▸ RECORD EXCERPTS
•••

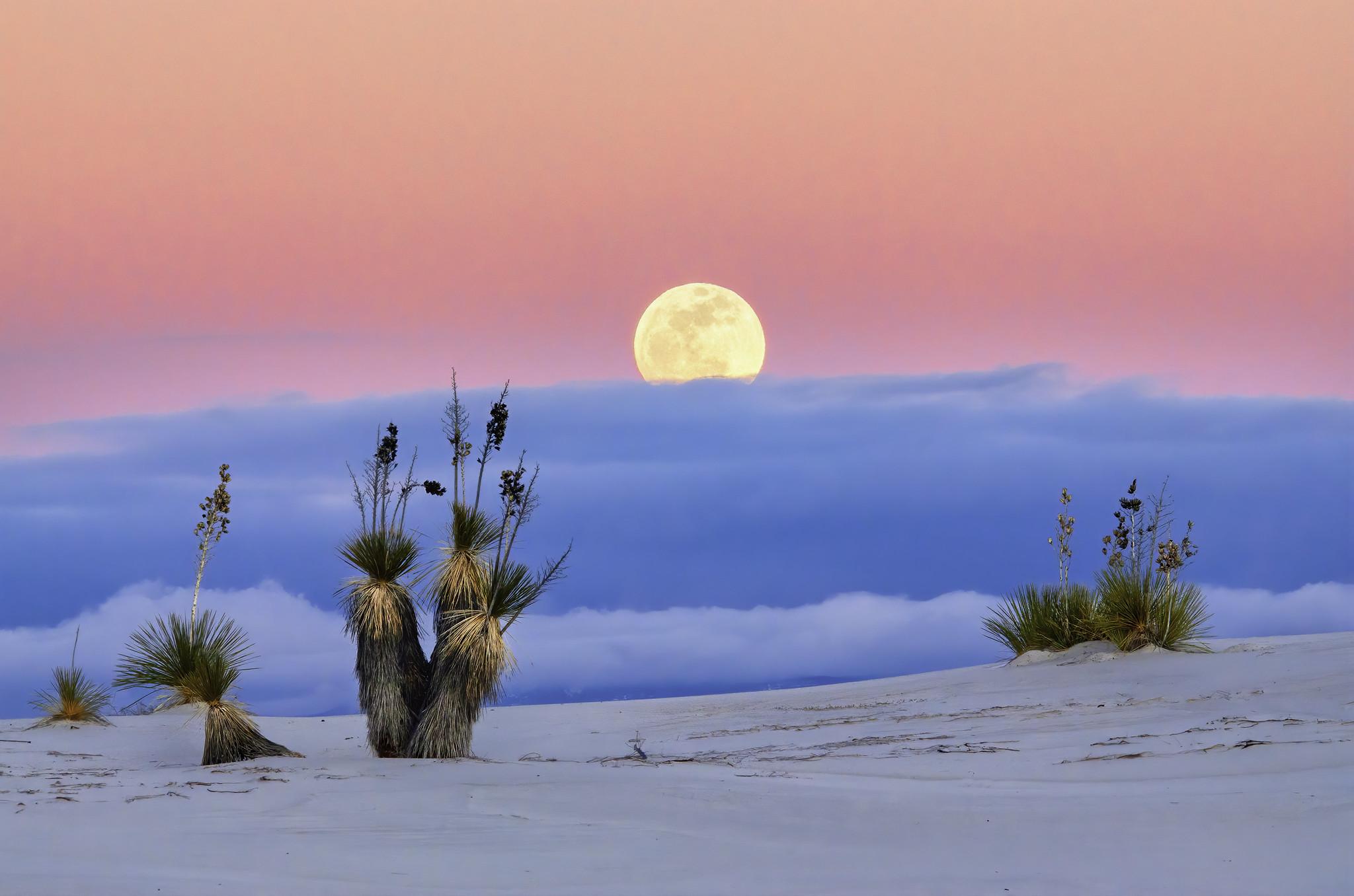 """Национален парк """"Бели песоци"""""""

•••

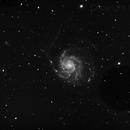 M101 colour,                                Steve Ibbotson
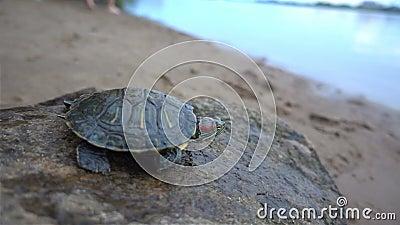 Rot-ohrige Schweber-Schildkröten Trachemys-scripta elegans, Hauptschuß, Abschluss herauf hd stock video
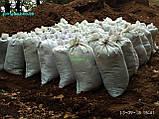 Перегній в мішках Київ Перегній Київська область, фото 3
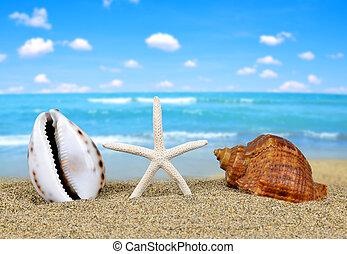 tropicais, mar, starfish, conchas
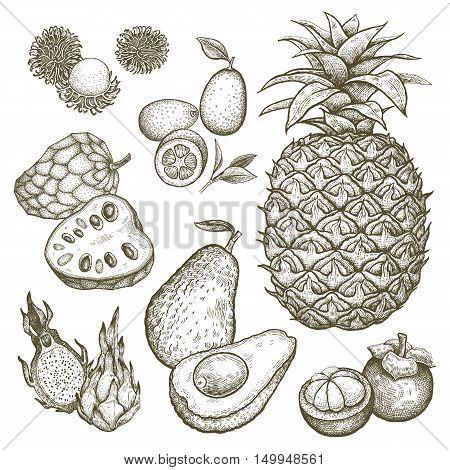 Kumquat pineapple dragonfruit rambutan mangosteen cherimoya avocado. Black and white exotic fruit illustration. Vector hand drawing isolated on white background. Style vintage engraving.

•••

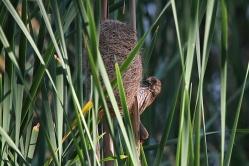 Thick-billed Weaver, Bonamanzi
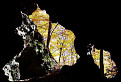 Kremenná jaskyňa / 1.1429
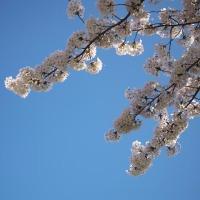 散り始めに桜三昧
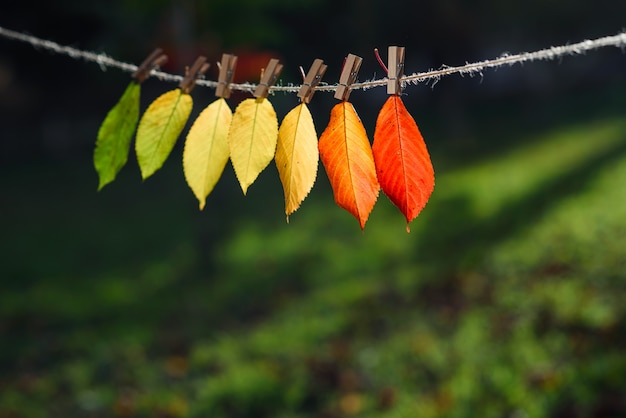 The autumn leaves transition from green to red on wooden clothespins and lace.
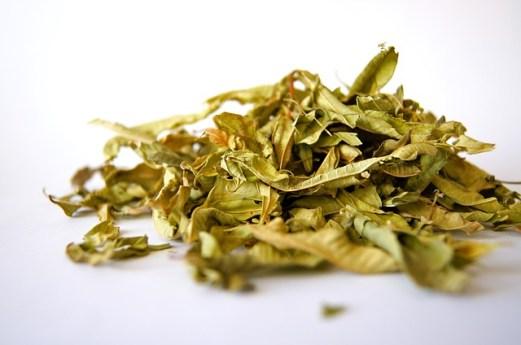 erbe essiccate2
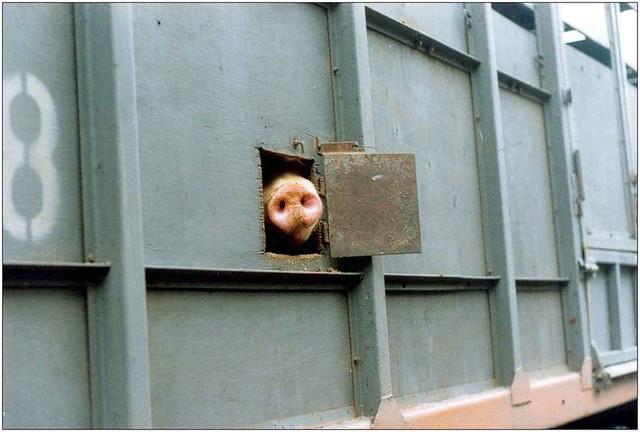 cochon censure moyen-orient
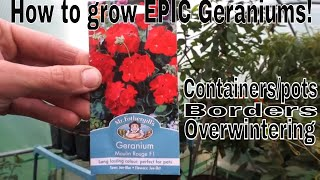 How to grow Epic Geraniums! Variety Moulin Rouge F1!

•••

▸ THE PROBLEM
All pictures are to be skipped. Output, word for word, the lines in the data above starting at the line containing "The autumn leaves" and ending at the line containing "How to grow".

▸ EXERCISE RESULT
 The autumn leaves transition from green to red on wooden clothespins and lace.
 erbe essiccate2
 cochon censure moyen-orient
 How to grow Epic Geraniums! Variety Moulin Rouge F1!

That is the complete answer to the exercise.